To read more, go to: http://www.policymed.com/2012/07/massachusetts-passes-partial-repeal-of-the-pharmaceutical-and-device-manufactures-code-of-conduct-ak.html
July 6, 2012 – In the aftermath of the July 2 announcement of a $3 billion settlement between GlaxoSmithKline and the U.S. Department of Justice – in part due to allegations that GSK promoted off-label uses – the Food and Drug Administration needs to take a fresh look at its off-label promotion policy, according to Coalition for Healthcare Communication Executive Director John Kamp.
“Doctors and patients need to know the latest scientific evidence on the effective and safe use of drugs, but the antiquated FDA rules on off-label communication prohibit companies from fully educating them,” Kamp said. “It’s time to put
a stop to these prosecutions. They impede doctor education and patient care and likely violate the First Amendment.”

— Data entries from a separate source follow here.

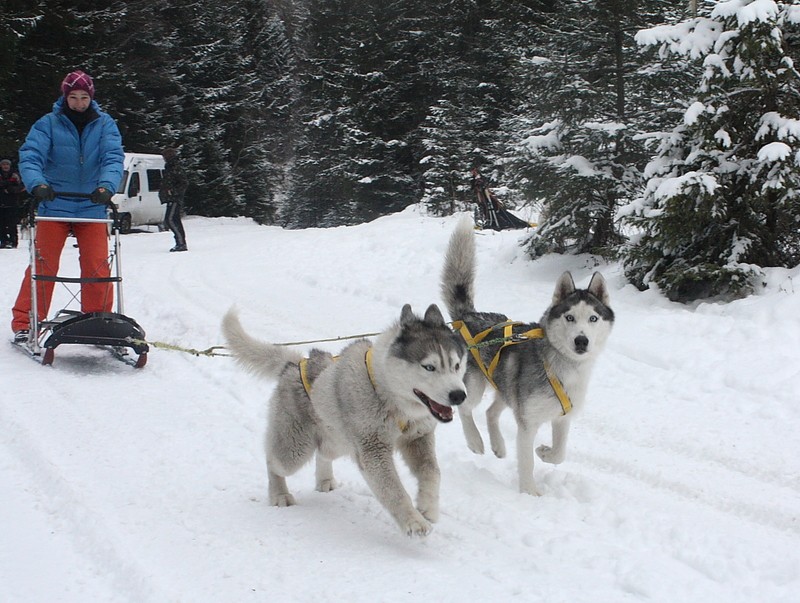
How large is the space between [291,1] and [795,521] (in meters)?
45.4

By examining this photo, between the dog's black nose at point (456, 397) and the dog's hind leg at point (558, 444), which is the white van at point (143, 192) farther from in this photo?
the dog's black nose at point (456, 397)

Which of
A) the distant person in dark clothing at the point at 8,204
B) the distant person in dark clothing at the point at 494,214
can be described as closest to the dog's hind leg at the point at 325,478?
the distant person in dark clothing at the point at 494,214

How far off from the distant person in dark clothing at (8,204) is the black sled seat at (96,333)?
36.2 feet

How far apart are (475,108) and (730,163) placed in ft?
59.0

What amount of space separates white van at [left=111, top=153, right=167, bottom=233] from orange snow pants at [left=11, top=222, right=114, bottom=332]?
53.2ft

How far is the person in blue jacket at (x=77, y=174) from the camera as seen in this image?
244 inches

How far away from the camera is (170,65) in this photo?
102ft

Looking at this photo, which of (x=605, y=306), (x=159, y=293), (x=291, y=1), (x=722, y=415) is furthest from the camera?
(x=291, y=1)

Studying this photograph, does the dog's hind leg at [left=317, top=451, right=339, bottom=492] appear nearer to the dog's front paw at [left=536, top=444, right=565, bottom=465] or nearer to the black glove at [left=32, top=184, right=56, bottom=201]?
the dog's front paw at [left=536, top=444, right=565, bottom=465]

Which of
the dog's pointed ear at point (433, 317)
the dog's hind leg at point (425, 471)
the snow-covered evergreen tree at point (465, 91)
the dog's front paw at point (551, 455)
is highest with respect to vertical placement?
the snow-covered evergreen tree at point (465, 91)

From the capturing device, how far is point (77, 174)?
6.43m

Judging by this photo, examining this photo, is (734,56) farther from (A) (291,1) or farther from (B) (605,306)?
(A) (291,1)

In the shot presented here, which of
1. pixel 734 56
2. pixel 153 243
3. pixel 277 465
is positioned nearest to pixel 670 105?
pixel 734 56

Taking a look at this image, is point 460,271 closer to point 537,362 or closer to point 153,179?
point 537,362
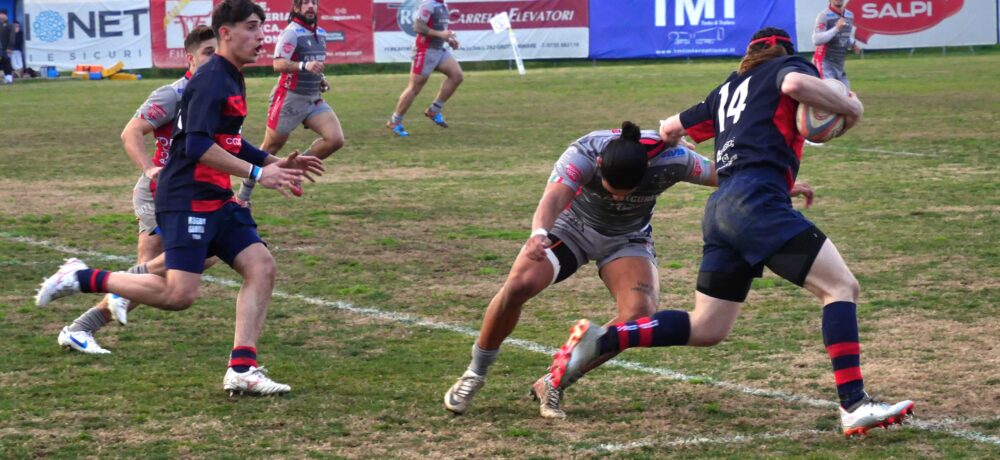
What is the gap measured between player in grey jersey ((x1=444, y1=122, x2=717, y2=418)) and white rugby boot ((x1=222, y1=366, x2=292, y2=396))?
837mm

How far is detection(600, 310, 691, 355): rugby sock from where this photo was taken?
5707 millimetres

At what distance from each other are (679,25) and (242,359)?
112 ft

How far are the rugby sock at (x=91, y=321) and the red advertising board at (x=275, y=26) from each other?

In the recent settlement, GSK resolves previous criminal and civil liabilities. Under the settlement’s terms, GSK will plead guilty to misdemeanor violations of the Federal Food, Drug, and Cosmetic Act related to the marketing of Paxil for pediatric use and of Wellbutrin for certain uses, as well as a failure to include information about the initiation or status of certain Avandia studies.
“Today brings to resolution difficult, long-standing matters for GSK,” GSK CEO Sir Andrew Witty said in a July 2
statement. “Whilst these originate in a different era for the company, they cannot and will not be ignored. On behalf of GSK, I want to express our regret and reiterate that we have learnt from the mistakes that were made.”
Kamp added that “policy makers and the public should understand that GSK is fully compliant today with the government’s censorship mandates and has been for many years.”
Current agency policy allows health professionals to prescribe drugs for off-label use, but does not allow manufacturers to communicate with doctors and patients about these off-label uses to consumers. Under these rules, all health professionals and others – except the drug sponsor – are allowed to engage in communications about the off-label use. “The fact that this rule restricts the speech of none but the drug sponsor violates consistent decisions by the Supreme Court, including the recent IMS ruling,” explained Kamp.
Moreover, in its most recent draft guidance on off-label promotion, “Responding to Unsolicited Requests for Off-Label Information About Prescription Drugs and Medical Devices,” issued Dec. 27, 2011, the agency describes the legal framework for the agency’s restrictions on off-label speech, but stipulates that “these off-label uses or treatment regimens may be important therapeutic options and may even constitute a medically recognized standard of care.”
In Kamp’s view, the government must move forward to enable drug companies to fully participate in education and communication about new uses of approved drugs. Without this, doctors and patients are not as likely to have full information about the safety and effectiveness of available medical options. However, Kamp acknowledges that changes to current policy may require Congressional action.
“It is in the best interest of patients everywhere that the FDA revisits its off-label policy swiftly,” he noted. If the agency does not, it may be time for the U.S. Supreme Court to settle the matter, he explained. “I’m optimistic that federal appeals courts and the Supreme Court will step in to review the off-label censorship of drug companies under the mandates of the First Amendment,” he said.